In this section, we provide explicit formulas for the evaluation of ${\tilde{D}}_{Q_0}$ on the classes of Kirillov–Reshetikhin-modules of ${\mathcal{C}}_{Q_0}$ when $\mathfrak{g}$ is of type $A_n,n\ge 1$ or $D_n,n\ge 4$ and $Q_0$ is the orientation of the Dynkin displayed in Fig. 1. This yields in particular explicit formulas for the evaluation of ${\tilde{D}}_{Q_0}$ on the classes of fundamental representations, which are known from the work of Hernandez–Leclerc [23] to categorify the dual root vectors of $\mathbb{C}[\mathbf{N}]$. For the classical types, we obtain formulas that could be written in a uniform way (the formulas for the type $A_n,n\ge 1$ are special cases contained in the ones for the types $D_n$). However, for the sake of readability, we prefer dealing with the two cases in different subsections. We discuss the types $E_r,r=6,7,8$ separately in Sect. 8.3.

Throughout this section, we will simply write $\tilde{D}$ (resp. $\tau$) for ${\tilde{D}}_{Q_0}$ (resp. ${\tau }_{Q_0}$) as there will be no ambiguity. The techniques used in this Section can be naturally extended and applied to classes of Kirillov–Reshetikhin modules not belonging to ${\mathcal{C}}_Q$. Therefore, one could obtain formulas for the evaluation of $\tilde{D}$ on a large family of cluster variables in cluster algebras strictly larger than $\mathbb{C}[\mathbf{N}]$, such as the algebra ${\overline{\mathcal{A}}}_Q$ we introduce in Sect. 11 or even the whole cluster algebra $K_0({\mathcal{C}}^{\le \xi })$ itself.

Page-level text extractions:
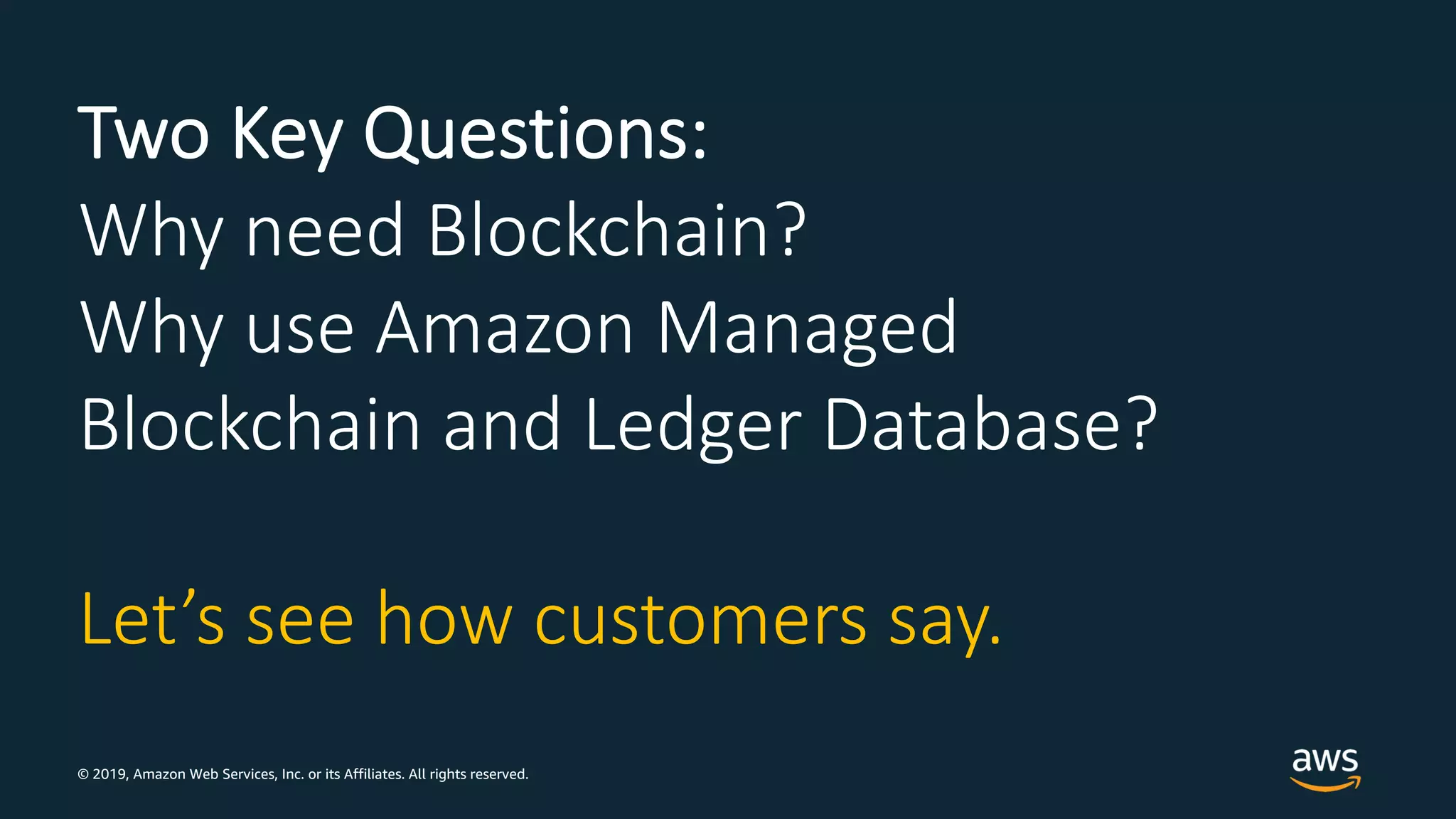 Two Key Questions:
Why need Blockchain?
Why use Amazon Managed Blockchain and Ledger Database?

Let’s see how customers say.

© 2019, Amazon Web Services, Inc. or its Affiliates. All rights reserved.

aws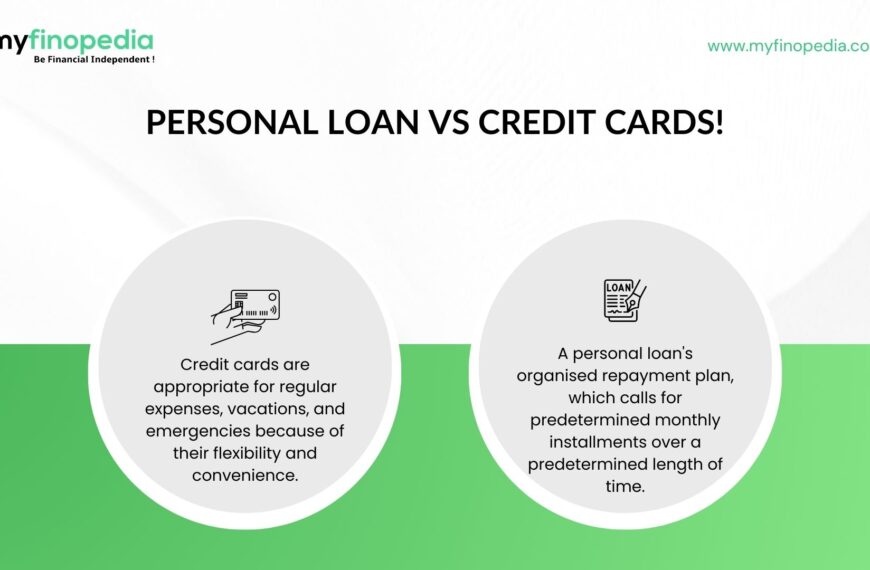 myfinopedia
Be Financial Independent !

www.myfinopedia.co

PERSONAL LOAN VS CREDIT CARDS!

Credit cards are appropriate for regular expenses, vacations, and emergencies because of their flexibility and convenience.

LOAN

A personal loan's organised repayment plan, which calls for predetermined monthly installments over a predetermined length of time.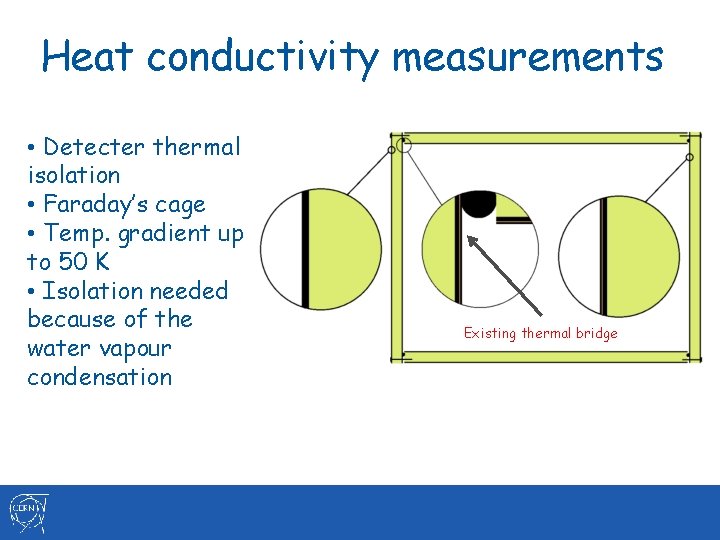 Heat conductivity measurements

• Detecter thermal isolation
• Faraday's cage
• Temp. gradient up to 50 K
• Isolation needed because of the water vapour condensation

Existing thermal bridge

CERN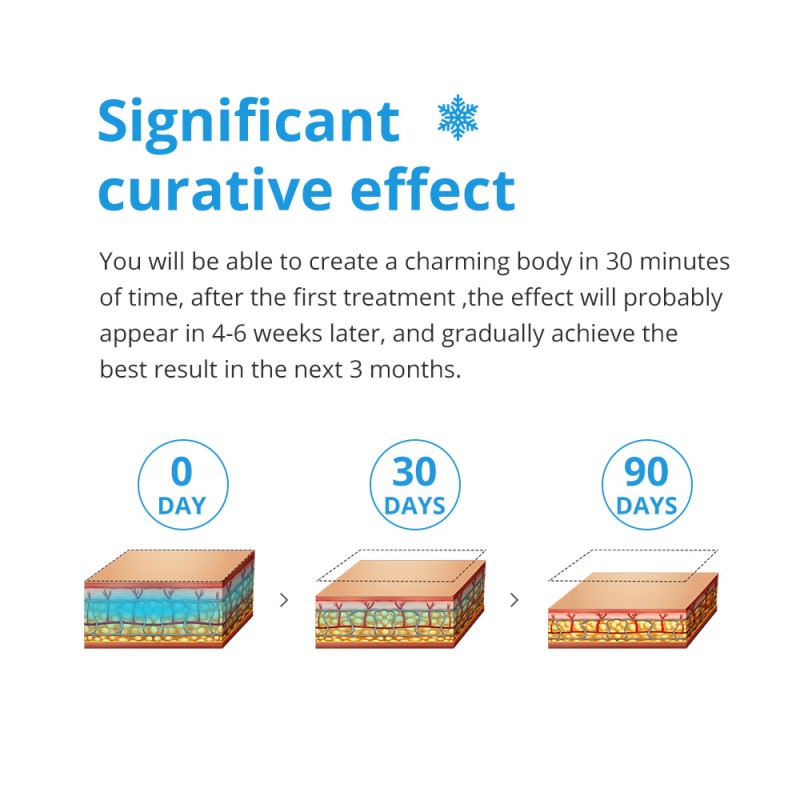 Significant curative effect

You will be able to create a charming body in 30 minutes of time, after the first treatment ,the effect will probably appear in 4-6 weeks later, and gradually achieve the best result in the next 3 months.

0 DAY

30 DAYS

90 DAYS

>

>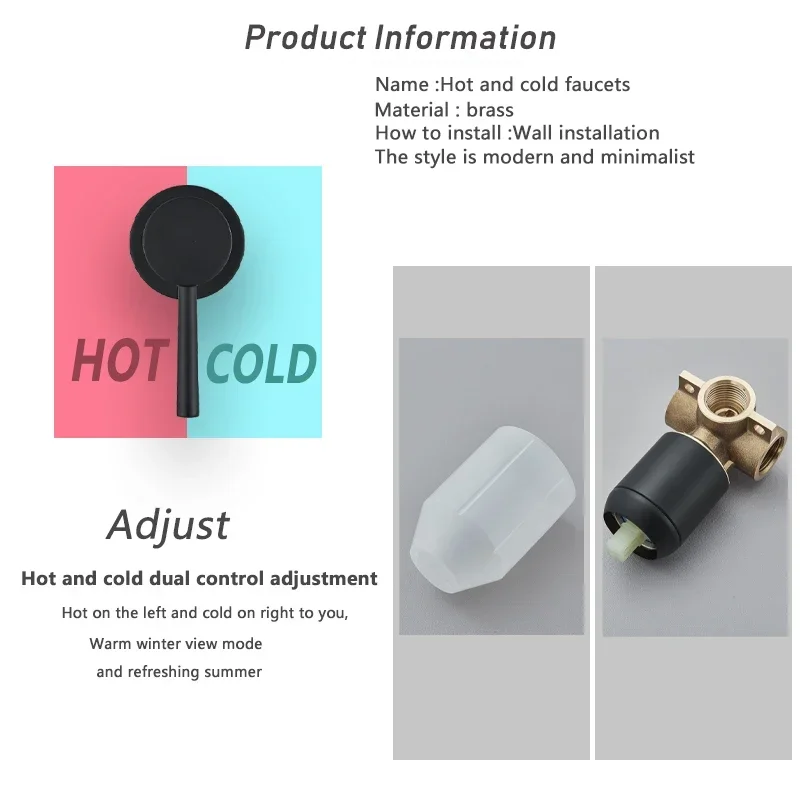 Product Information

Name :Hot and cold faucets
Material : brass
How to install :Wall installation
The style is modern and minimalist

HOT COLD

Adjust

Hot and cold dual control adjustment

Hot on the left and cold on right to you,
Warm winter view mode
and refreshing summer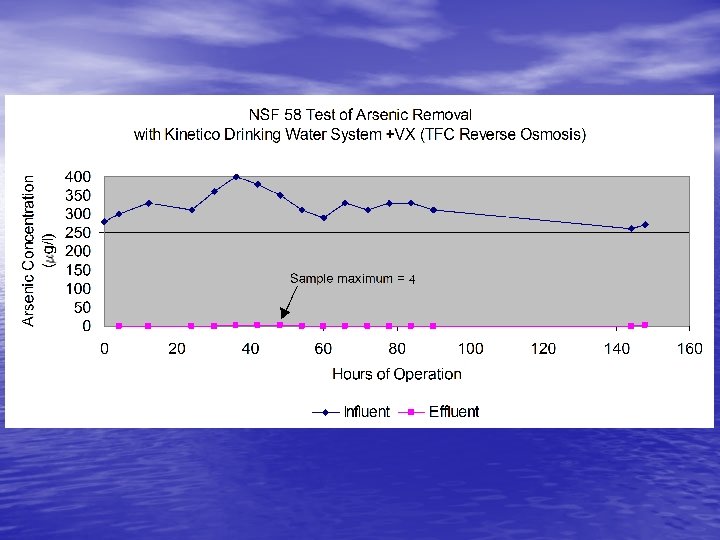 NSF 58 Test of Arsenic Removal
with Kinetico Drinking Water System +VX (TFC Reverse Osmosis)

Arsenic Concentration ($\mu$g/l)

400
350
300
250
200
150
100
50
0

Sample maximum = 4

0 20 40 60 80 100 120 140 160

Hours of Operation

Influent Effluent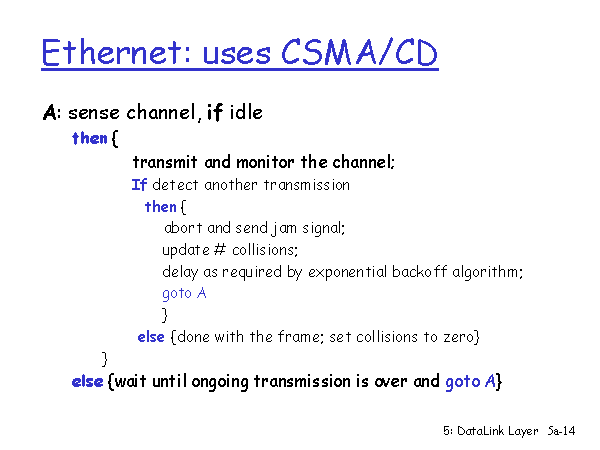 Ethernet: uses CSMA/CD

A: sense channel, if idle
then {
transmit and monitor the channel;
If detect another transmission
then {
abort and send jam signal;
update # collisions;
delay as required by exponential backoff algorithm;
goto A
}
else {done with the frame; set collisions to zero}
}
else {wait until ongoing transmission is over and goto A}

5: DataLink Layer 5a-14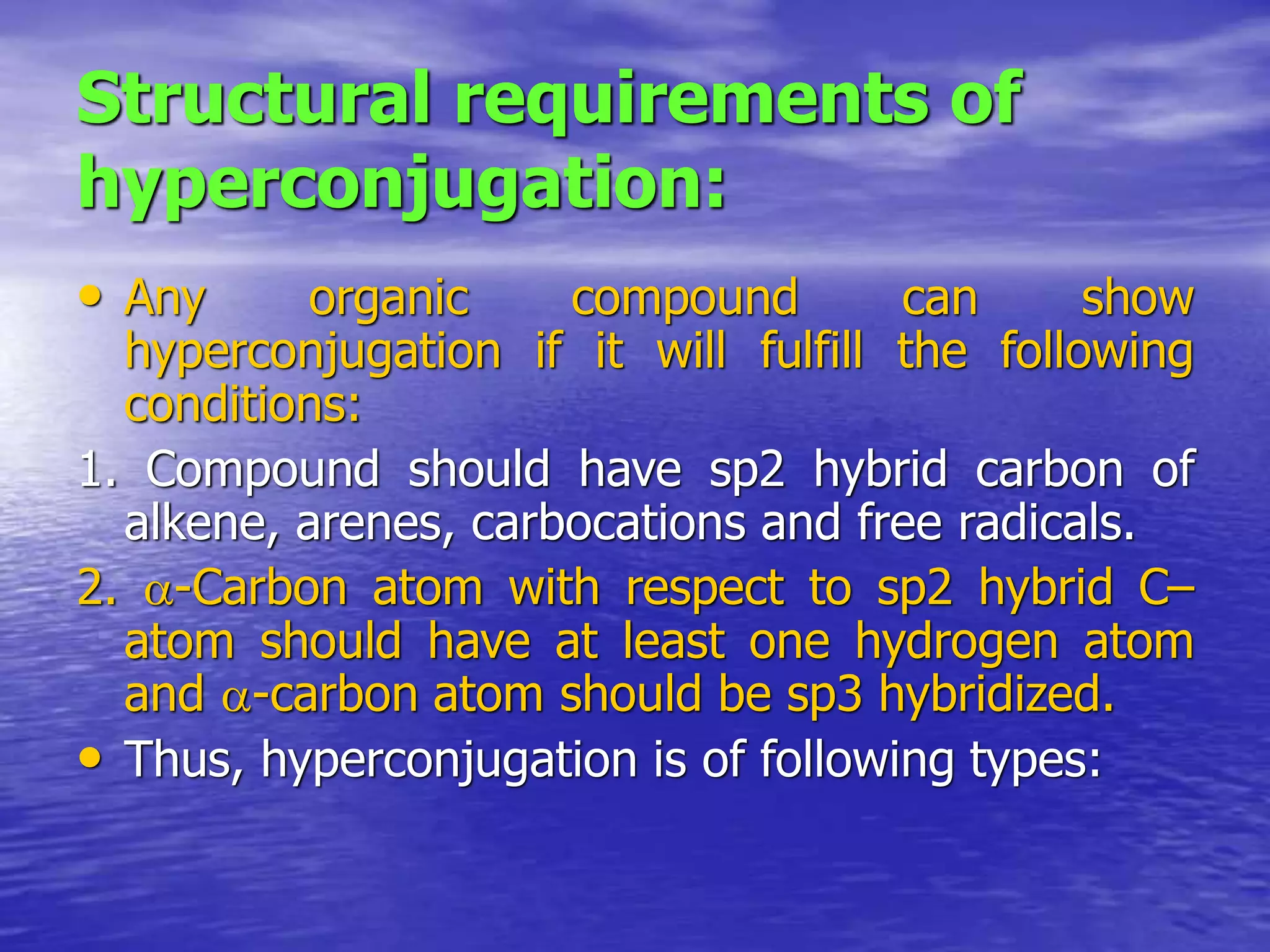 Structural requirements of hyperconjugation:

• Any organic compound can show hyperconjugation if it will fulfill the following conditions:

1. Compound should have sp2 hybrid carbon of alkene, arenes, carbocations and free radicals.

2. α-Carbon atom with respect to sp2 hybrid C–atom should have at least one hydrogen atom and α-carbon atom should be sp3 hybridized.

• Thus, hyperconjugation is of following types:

BRIEF A:
Which Dynkin types does the excerpt on Kirillov–Reshetikhin modules name for $\mathfrak{g}$? Give each with its stated range of indices.
BRIEF B:
Carry on the excerpt on Kirillov–Reshetikhin modules from the point where it stops.

ANSWER BOX A:
- $A_n$, $n\ge 1$
- $D_n$, $n\ge 4$
- $E_r$, $r=6,7,8$

ANSWER BOX B:
Type $A_n,n\ge 1$

We have $n_{Q_0}(i)=n-i+1$ for each $i\in I$ and $I_{Q_0}=\{(i,\xi (i)-2r+2),i\in I,1\le r\le n-i+1\}$. For each $(i,s)\in I_{Q_0}$ with $r:=\frac{{\xi }_i-s+2}{2}$ and for each $k\in \{1,\dots ,r\}$, we set

$$\begin{array}{c}\hfill D_{i,s}^{(k)}:=\prod _{\begin{array}{c}r-k+1\le p\le r\\ r\le q\le r+i-1\end{array}}\frac{1}{{\alpha }_{p,q}}\text{and}{d}_{i,s}^{(k)}:=\frac{D_{i,s}^{(k)}}{D_{i,s+2}^{(k-1)}}\end{array}$$ 8.1

where $D_{i,s}^{(0)}:=1$ for any i, s. We also denote $D_{i,s}:=D_{i,s}^{(r)}$ and $d_{i,s}:=d_{i,s}^{(r)}$. Note that one has $d_{i,s}=D_{i,s}/D_{i,s+2}$. The aim is to prove that the value of $\tilde{D}$ on the class of the Kirillov–Reshetikhin module $X_{i,s}^{(k)}$ is given by $D_{i,s}^{(k)}$ (Theorem 8.4). We first prove this in the case $r=k$ (Corollary 8.3). By Theorem 2.5, the corresponding Kirillov–Reshetikhin modules $X_{i,s}$ categorify the cluster variables of the standard seed ${\mathcal{S}}^{{\mathbf{i}}_{Q_0}}$. We then prove the general formula using the T-systems from Sect. 2.5, which correspond to certain cluster mutations in $\mathbb{C}[\mathbf{N}]$. We begin with the following elementary lemma.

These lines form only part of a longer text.